The former Mrs. Mandela was charitably called “firebrand.” Born in a rural area of the Eastern Cape to a relatively privileged family, she was educated at a Methodist mission school and later a social work school. In 1958, she married Nelson Mandela and both were devoted to ending apartheid.

She was less forgiving than her husband. Not for her the principle of nonviolence as taught by Martin Luther King. After Mr. Mandela was unjustly imprisoned in 1964, she became the face of the African National Congress, the movement that destroyed apartheid. Sympathetic biographers conceded that, in the verdict of the left-wing London Guardian, “she had difficulty in fulfilling the role.” With a weakness for alcohol and subject to violent outbursts, she was once prosecuted for assault on a 9-year-old child, eventually acquitted, and remembered as besmirching an honorable cause.

She endorsed “necklacing,” an extraordinarily cruel punishment, as a legitimate weapon against those suspected of co-operating with the police. An automobile tire, filled with gasoline, placed around the neck of the suspected informant and set alight, was impressive punishment. She preached no mercy. “We have no guns,” she told a rally. “We have only stones, boxes of matches and petrol. Together, hand in hand, with our boxes of matches and our necklaces, we shall liberate this country.” A firebrand indeed.

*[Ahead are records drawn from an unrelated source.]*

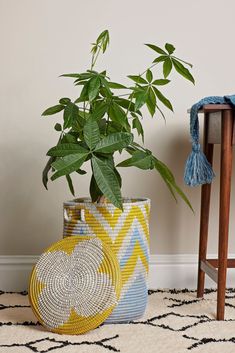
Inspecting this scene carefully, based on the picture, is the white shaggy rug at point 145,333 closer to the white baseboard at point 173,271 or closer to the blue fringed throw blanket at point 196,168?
the white baseboard at point 173,271

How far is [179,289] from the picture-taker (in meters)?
2.50

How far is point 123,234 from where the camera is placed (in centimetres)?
199

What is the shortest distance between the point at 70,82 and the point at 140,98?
59 cm

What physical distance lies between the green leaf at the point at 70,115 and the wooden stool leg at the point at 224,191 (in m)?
0.44

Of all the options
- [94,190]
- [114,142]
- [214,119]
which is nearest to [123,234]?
[94,190]

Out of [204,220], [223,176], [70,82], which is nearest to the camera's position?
[223,176]

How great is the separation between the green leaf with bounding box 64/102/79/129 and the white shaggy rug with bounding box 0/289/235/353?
0.58 meters

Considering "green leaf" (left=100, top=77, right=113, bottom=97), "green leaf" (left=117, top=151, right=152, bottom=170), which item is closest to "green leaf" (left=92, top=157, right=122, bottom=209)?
"green leaf" (left=117, top=151, right=152, bottom=170)

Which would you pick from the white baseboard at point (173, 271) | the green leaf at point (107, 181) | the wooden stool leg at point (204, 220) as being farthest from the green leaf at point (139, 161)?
the white baseboard at point (173, 271)

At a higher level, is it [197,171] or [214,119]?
[214,119]

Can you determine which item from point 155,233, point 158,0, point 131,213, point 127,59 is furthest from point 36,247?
point 158,0

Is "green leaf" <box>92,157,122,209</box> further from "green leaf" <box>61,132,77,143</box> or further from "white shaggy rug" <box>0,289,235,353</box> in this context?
"white shaggy rug" <box>0,289,235,353</box>

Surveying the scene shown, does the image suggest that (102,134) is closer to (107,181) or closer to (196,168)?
(107,181)

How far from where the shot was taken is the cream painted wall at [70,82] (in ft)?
8.00
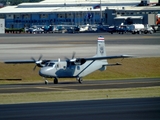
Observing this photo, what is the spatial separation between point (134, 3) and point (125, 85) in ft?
530

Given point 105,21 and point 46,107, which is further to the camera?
point 105,21

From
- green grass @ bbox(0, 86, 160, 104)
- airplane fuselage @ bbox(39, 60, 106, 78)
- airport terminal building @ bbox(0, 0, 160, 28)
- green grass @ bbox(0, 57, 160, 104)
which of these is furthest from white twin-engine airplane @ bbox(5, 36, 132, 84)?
airport terminal building @ bbox(0, 0, 160, 28)

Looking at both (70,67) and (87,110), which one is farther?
(70,67)

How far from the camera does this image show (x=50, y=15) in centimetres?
18825

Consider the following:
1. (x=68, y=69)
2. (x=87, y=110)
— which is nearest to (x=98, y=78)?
(x=68, y=69)

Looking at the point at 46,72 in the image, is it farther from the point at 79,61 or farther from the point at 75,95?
the point at 75,95

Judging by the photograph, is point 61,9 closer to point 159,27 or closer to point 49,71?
point 159,27

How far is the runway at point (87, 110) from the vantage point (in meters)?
20.7

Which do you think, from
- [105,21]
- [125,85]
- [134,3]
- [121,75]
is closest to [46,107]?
[125,85]

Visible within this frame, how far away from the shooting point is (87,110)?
22.5 m

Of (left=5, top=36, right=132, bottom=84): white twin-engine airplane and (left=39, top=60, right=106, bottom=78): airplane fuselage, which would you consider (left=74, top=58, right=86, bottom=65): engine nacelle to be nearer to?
(left=5, top=36, right=132, bottom=84): white twin-engine airplane

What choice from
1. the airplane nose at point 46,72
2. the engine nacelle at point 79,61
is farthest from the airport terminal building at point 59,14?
the airplane nose at point 46,72

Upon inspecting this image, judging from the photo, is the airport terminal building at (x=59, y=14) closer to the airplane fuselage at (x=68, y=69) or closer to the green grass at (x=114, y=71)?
the green grass at (x=114, y=71)

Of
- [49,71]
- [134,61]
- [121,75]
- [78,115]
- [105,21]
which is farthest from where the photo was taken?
[105,21]
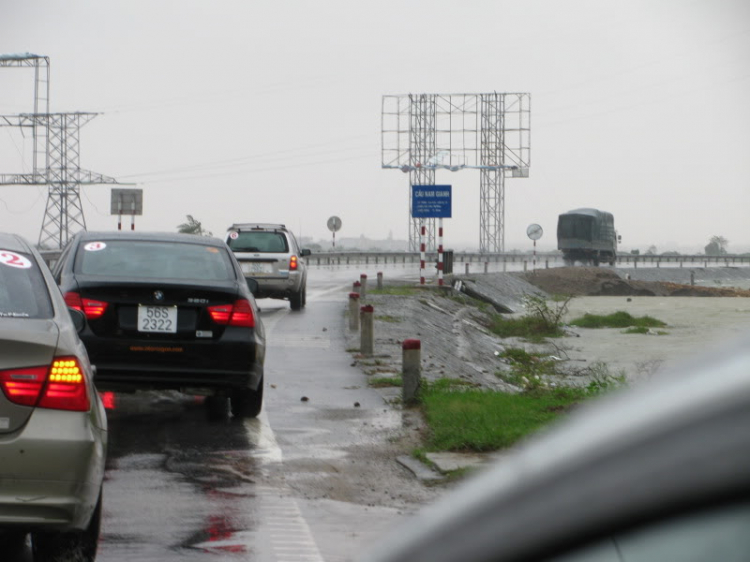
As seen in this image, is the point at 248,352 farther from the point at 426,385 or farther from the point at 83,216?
the point at 83,216

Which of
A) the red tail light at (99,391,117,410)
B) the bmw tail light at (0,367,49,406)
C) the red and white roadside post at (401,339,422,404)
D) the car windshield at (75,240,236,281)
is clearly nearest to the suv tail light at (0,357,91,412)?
the bmw tail light at (0,367,49,406)

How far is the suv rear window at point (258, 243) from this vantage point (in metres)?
28.5

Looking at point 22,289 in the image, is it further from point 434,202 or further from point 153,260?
point 434,202

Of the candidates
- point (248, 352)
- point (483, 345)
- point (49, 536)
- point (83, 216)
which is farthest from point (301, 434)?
point (83, 216)

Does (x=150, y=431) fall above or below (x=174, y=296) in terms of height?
below

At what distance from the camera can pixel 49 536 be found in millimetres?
5625

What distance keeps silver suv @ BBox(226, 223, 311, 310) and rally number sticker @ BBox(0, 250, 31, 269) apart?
21090mm

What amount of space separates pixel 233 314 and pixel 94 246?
5.01 feet

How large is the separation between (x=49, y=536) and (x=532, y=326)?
94.5ft

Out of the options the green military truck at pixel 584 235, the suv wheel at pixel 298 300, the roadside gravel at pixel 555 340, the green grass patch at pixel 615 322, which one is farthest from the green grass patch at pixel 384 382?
the green military truck at pixel 584 235

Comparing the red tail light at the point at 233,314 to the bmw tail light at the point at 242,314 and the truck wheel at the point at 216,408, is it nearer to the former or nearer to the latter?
the bmw tail light at the point at 242,314

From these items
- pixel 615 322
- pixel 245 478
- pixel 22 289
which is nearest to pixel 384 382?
pixel 245 478

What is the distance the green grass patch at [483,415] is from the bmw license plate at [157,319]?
93.6 inches

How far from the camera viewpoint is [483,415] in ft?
35.1
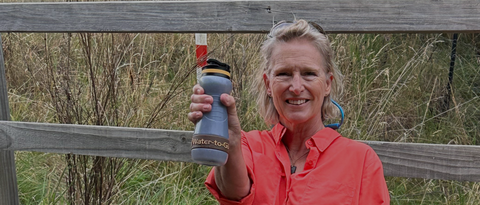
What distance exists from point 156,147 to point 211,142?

Jerry Richardson, her bodyguard over the years, testified at South Africa’s Truth and Reconciliation Commission, established after the end of apartheid, that Mrs. Mandela sometimes ordered him to flog and torture a prisoner and often participated in beatings. She was ultimately sentenced to six years in prison for her part in two slayings, the punishment later reduced to a small fine.

She was a white-collar criminal as well. In 2003, she was sentenced to three-and-a-half years in prison for fraud and theft, though that sentence, too, was suspended. She was appointed deputy Minister of Arts, Culture, Science and Technology in 1994 but less than a year later she was ousted for “corruption.” She and Nelson Mandela remained married for the 38 years that he served in prison, where he was often mistreated and sometimes brutally so, and were reunited on his release from prison.

Soon after Mr. Mandela returned to the conjugal bed the man who endured hell on earth decided he could no longer endure life with her, and filed for divorce. It was the beginning of schism between them. Mr. Mandela had become a powerful moral example, preaching reconciliation with the white minority as the only path forward for the country. She was far less willing to concede anything in the pursuit of a way for the two races to live together in a prosperous and bountiful land.

She even scolded her ex- for accepting the 1993 Nobel Peace Prize with F.W. De Klerk, who had overturned decades of apartheid and led the white National Party to seek a partnership for black-and-white peace. “I cannot forgive him for going to receive the Nobel with his jailer de Klerk,” she said. “Hand in hand they went. Do you think de Klerk released him from the goodness of his heart? He had to. The times dictated it, the world had changed, and our struggle was not a flash in the pan, it was bloody to say at the least. We had given rivers of blood.

Mandela let us down. He agreed to a bad deal for the blacks. Economically, we are still on the outside. The economy is very much white. It has a few token blacks, but so many who gave their life in the struggle have died unrewarded.” But at Mr. Mandela’s funeral in 2013 she imposed herself on the rites as the grieving widow, even though Mr. Mandela had married again, standing at the coffin.

She no doubt died happier with the current reality in South Africa. Attacks on white farmers have spiked, and there are rumblings in the parliament about expropriating more white-owned land. Political events in South Africa are trending Winnie’s way. But the moving finger writes, and history is not written in permanent ink.